Сергей, улыбаясь себе под нос, поднялся со скамейки и направился к «дилехтуру».
XIIIДиректор накормил Сергея на славу. В течение всего завтрака Алиса строила гостю глазки и усиленно подливала старый херес, от которого сам директор приходил в телячий восторг, закатывая глаза и облизывая губы. Сергей, после утренней прогулки, плотно поел, выпил рюмку прославленного хереса и, считая свою миссию оконченною, поднялся из-за стола тотчас же, как только поднялся сам хозяин.
Джемс Иванович сделал было попытку оставить Сергея поболтать с Алисой, но тот, отговариваясь усталостью от прогулки, ретировался, улыбаясь и целуя ручку у Алисы.
Алиса, краснея, поцеловала его в темя и пригласила к обеду.
Сергей пробормотал на это приглашение что-то вроде «постараюсь» и вышел вместе с директором, торопившимся на фабрику.
– Вы куда теперь намереваетесь? – спросил у него Джемс Иванович, пуская тонкие струйки сигарного дыма.
– Кажется, пойду спать, – ответил Сергей, чтоб отделаться от англичанина.
– Прекрасно, – кивнул тот сигарой, – сон – отличное средство для пищеварения… легкого вам сна! Не забудьте, мы обедаем в шесть.
– Если я не уйду куда-нибудь, – с удовольствием, – проговорил уклончиво Сергей и, пожав руку директору, зашел в контору.
В конторе, когда вошел туда Сергей, стоял гул от голосов конторщиков и косточек, выбивавших на счетах отчаянно-торопливую дробь.
При появлении Сергея гул замер, словно по мановению палочки волшебника. Все конторщики наперерыв бросились навстречу Сергею и, пожимая ему руку, справлялись об его здоровье.
Сергей поздоровался со всеми и прошел в кассу, где толстый рыжий кассир, в цветной ситцевой сорочке и парусинном пиджаке, сидел за своим столиком и пил короткими, но глубокими глотками квас со льдом.
– Здравствуйте, Иван Дементьич! – протянул Сергей руку толстяку.
– Здравствуйте, Сергей Афанасьич! – грузно приподнялся тот со стула. – Прошу садиться… Жарко-с!
– Отпиваетесь? – мотнул тот головой на графин с квасом.
– Облегчаюсь, так сказать. Прошу садиться.
– Деньги верны?
– Разумеется.

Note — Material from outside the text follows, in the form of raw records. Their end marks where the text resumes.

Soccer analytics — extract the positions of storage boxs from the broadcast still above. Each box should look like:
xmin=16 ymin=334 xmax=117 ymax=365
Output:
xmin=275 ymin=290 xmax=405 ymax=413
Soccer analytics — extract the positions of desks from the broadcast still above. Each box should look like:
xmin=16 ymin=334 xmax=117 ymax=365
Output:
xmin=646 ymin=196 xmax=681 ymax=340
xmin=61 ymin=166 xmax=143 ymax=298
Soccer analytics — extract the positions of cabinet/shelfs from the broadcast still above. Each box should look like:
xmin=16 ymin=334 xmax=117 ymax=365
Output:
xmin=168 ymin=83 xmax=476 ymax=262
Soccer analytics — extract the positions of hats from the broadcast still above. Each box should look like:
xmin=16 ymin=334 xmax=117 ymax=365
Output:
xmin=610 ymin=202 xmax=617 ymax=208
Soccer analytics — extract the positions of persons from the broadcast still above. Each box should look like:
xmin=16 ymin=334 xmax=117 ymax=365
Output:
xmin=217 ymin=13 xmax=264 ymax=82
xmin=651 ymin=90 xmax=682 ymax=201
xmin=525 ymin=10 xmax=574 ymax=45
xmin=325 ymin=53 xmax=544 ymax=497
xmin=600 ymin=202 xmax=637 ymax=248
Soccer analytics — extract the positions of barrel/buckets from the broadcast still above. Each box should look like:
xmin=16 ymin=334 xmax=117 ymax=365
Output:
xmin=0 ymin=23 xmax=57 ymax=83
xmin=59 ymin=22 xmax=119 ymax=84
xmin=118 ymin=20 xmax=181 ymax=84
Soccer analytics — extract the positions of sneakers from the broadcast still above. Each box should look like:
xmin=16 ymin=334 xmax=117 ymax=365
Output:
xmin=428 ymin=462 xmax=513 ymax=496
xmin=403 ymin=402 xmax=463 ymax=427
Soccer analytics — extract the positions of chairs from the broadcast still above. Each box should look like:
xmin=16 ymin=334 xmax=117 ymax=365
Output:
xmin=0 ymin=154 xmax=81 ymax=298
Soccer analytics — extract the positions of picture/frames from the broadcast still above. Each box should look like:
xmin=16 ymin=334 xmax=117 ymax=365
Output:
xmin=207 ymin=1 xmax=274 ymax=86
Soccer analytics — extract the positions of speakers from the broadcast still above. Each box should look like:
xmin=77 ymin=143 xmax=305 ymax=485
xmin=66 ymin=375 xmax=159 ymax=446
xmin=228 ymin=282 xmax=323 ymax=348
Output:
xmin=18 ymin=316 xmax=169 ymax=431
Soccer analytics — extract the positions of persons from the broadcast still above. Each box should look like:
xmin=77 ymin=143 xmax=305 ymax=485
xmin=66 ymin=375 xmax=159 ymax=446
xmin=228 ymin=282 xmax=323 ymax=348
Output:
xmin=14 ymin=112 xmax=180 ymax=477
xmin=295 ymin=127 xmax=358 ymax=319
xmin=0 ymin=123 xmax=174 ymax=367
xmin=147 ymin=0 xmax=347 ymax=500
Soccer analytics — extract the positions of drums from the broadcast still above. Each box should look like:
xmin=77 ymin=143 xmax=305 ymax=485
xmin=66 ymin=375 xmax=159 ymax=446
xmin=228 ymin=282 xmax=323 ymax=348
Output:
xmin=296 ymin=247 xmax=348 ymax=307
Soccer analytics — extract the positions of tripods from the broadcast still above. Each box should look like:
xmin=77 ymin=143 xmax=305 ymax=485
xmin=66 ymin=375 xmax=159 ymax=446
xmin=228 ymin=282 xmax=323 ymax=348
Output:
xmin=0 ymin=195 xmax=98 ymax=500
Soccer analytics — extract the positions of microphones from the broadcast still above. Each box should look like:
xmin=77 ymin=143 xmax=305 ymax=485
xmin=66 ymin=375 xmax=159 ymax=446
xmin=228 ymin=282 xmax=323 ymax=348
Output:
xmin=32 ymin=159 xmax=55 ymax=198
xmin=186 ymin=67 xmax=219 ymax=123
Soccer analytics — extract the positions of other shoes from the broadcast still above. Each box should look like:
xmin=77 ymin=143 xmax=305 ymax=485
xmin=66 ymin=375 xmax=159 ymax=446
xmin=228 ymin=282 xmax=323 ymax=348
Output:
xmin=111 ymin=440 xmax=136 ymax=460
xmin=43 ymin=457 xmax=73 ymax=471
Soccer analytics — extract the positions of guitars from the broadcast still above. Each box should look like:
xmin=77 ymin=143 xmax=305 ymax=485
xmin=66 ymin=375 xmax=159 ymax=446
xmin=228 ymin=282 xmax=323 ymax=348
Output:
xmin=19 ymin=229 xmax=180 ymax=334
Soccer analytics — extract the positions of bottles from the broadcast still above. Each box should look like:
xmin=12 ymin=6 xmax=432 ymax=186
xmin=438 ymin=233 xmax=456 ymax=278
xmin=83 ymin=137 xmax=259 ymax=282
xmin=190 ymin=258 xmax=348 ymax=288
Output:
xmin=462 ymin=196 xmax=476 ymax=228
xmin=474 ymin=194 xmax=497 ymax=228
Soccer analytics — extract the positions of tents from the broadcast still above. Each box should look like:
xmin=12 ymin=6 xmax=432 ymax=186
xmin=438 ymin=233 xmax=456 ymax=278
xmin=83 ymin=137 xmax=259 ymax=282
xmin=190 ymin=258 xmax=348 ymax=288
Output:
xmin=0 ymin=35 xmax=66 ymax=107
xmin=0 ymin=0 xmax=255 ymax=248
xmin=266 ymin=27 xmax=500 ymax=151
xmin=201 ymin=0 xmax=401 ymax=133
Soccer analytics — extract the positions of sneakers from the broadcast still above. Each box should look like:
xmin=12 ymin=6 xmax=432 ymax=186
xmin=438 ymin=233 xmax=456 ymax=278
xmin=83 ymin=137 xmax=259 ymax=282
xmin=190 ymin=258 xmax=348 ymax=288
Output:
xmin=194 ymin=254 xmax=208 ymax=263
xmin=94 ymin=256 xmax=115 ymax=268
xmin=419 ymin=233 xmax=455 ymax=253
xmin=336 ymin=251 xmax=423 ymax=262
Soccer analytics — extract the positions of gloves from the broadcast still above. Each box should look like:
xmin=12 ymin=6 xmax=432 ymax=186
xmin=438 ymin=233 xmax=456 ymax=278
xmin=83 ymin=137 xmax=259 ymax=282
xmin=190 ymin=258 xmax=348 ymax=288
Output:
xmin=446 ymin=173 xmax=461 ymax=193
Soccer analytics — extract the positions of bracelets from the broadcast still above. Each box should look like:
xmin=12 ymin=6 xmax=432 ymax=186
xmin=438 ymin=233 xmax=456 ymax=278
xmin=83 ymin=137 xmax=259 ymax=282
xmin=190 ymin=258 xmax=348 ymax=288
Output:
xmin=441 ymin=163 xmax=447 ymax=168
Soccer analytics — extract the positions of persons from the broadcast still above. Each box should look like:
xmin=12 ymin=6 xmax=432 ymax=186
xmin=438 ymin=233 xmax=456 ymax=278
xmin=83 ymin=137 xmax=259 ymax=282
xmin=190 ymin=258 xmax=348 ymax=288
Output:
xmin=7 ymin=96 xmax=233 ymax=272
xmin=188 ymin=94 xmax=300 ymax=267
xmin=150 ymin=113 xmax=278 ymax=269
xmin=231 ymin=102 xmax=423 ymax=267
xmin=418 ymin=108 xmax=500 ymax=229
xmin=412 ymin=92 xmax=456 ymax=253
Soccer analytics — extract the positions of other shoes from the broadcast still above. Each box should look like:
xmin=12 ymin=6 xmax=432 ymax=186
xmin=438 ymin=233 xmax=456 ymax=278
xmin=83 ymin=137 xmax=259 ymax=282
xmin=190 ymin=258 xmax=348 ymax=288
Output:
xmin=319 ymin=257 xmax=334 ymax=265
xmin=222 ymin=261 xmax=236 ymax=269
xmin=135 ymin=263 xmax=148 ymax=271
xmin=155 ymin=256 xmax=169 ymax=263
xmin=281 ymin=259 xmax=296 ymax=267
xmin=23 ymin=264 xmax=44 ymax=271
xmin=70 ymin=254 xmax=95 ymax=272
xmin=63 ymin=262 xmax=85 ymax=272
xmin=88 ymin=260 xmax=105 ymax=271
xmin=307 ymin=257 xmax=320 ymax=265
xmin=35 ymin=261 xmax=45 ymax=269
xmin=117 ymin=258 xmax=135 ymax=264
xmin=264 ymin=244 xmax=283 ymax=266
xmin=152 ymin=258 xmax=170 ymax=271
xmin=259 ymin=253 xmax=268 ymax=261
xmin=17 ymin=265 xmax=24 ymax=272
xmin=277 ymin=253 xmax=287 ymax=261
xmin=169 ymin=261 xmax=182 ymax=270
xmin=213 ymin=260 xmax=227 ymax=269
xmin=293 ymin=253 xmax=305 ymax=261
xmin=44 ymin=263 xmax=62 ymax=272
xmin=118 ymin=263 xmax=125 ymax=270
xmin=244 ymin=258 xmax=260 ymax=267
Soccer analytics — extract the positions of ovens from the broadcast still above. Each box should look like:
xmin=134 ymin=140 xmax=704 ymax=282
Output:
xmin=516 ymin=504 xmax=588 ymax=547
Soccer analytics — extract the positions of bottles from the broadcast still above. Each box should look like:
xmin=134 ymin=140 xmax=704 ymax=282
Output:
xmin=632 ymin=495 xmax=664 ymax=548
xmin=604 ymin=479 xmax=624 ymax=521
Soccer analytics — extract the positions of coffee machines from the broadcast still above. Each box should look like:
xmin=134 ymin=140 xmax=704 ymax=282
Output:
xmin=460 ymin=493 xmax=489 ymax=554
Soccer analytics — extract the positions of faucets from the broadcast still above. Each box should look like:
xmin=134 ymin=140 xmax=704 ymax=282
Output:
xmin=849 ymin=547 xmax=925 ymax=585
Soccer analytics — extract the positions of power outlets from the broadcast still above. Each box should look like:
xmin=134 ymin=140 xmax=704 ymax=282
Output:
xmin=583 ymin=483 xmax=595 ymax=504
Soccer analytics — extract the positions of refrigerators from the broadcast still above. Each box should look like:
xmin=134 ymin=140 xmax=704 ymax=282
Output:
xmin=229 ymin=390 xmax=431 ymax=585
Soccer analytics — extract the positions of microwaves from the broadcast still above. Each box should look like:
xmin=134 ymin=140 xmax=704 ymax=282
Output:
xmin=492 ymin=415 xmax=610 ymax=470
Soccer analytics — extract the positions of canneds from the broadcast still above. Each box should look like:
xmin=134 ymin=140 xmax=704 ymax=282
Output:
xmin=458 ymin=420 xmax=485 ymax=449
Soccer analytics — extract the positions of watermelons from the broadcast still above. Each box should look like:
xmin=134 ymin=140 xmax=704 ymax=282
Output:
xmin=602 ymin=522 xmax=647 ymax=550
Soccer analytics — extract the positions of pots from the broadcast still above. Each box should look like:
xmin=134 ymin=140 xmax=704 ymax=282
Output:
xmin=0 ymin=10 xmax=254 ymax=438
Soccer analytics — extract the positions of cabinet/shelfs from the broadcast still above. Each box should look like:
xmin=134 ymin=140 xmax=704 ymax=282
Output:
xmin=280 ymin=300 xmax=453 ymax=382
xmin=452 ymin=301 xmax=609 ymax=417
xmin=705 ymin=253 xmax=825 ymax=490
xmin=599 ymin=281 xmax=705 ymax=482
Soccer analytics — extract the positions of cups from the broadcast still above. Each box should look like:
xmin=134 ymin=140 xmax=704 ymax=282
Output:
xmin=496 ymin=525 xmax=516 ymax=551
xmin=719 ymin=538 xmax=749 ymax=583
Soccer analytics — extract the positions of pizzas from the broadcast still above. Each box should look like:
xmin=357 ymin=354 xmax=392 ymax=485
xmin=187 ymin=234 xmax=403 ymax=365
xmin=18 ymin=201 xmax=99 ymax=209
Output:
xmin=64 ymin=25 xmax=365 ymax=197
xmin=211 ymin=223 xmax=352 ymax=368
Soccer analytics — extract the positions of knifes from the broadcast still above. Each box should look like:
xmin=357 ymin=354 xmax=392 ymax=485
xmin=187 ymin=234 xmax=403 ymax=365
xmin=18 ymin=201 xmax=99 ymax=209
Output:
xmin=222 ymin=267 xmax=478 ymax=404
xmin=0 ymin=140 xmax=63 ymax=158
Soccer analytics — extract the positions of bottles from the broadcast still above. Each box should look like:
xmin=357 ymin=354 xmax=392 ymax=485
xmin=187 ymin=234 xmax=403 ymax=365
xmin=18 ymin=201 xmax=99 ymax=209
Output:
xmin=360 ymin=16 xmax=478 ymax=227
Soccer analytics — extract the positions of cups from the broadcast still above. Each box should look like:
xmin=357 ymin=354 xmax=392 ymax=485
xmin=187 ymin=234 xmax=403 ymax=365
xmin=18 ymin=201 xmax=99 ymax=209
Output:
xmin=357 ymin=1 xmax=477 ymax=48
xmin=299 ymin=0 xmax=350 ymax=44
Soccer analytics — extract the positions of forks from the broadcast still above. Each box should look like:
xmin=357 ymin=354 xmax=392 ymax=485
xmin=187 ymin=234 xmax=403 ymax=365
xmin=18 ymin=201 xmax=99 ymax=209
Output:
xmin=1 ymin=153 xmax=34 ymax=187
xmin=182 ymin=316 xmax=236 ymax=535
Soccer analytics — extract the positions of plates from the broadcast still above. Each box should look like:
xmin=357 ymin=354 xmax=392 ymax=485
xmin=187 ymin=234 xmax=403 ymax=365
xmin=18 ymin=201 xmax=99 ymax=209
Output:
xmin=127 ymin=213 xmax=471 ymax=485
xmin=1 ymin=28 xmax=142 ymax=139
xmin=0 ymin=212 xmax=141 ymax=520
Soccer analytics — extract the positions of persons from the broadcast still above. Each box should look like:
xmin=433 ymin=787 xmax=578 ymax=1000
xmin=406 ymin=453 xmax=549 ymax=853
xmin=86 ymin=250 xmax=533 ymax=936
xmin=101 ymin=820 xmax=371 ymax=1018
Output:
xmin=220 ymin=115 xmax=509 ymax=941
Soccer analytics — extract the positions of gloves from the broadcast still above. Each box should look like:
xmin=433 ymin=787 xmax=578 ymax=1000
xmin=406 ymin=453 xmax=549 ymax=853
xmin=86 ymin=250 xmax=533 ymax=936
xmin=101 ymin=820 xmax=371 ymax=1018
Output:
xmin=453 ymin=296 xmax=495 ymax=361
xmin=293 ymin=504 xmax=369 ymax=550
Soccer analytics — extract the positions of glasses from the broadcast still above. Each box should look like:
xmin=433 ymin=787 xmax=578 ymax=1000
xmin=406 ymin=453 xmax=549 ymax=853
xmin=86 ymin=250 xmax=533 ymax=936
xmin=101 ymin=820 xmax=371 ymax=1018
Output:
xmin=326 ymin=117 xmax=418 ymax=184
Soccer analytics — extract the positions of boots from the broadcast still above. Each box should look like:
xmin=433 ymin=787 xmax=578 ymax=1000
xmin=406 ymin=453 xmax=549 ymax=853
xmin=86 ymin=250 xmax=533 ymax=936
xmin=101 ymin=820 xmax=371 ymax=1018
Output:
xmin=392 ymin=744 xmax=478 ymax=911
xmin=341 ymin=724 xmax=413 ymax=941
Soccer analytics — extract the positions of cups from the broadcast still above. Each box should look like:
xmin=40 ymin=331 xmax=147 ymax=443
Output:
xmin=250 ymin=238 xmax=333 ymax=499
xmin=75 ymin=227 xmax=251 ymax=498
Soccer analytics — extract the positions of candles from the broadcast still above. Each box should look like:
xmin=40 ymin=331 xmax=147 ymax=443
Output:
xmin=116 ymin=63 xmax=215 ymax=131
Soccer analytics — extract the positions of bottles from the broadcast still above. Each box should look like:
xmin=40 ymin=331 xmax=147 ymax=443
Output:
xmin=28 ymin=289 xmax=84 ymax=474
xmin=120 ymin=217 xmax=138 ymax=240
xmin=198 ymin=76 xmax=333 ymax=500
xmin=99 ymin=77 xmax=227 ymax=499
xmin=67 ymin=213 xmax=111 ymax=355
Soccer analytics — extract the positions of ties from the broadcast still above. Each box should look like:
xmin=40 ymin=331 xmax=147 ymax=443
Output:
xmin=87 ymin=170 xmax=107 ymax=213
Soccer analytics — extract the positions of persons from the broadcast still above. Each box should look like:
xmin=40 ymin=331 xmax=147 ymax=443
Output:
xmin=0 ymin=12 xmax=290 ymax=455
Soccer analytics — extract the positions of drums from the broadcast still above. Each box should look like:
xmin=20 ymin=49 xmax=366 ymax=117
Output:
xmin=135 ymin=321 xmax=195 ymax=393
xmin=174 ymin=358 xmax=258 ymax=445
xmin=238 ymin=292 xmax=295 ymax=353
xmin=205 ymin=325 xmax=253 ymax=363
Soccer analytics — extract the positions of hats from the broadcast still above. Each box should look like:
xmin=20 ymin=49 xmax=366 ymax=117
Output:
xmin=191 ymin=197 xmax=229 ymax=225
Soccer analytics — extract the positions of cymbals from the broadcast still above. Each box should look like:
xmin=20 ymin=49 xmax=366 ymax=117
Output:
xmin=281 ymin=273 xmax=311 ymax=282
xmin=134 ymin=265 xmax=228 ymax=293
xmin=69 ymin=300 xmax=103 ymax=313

Ну, что у вас в Белокаменной нового?
– Ничего, конечно.
– Папаша и… как их… намедни прочитал в газетах хорошую итальянщину… тутти, тутти…
– Tutti quanti? – рассмеялся Сергей.
– Се вре-с! – подтвердил толстяк, произнося с умыслом вместо «врэ» – «вре».
– Все благополучны. Вы тут как?
– А что нам делается, – беззаботно махнул рукой кассир, – живем по народным российским присловицам: день да ночь – сутки прочь, лег – свернулся, встал – встряхнулся… Квасу не хотите ли? Чудодейственный!
– Чем же это?
– И пот гонит, и равнодушие к жизни наводит…
– Разве?
– Попробуйте, – пододвинул кассир графин к Сергею. – От жары, знаете, – продолжал кассир, – кровь волнуется, приливает к мозгу и заставляет его работать, а квас, кристальным ледком угобженный, реакцию производит…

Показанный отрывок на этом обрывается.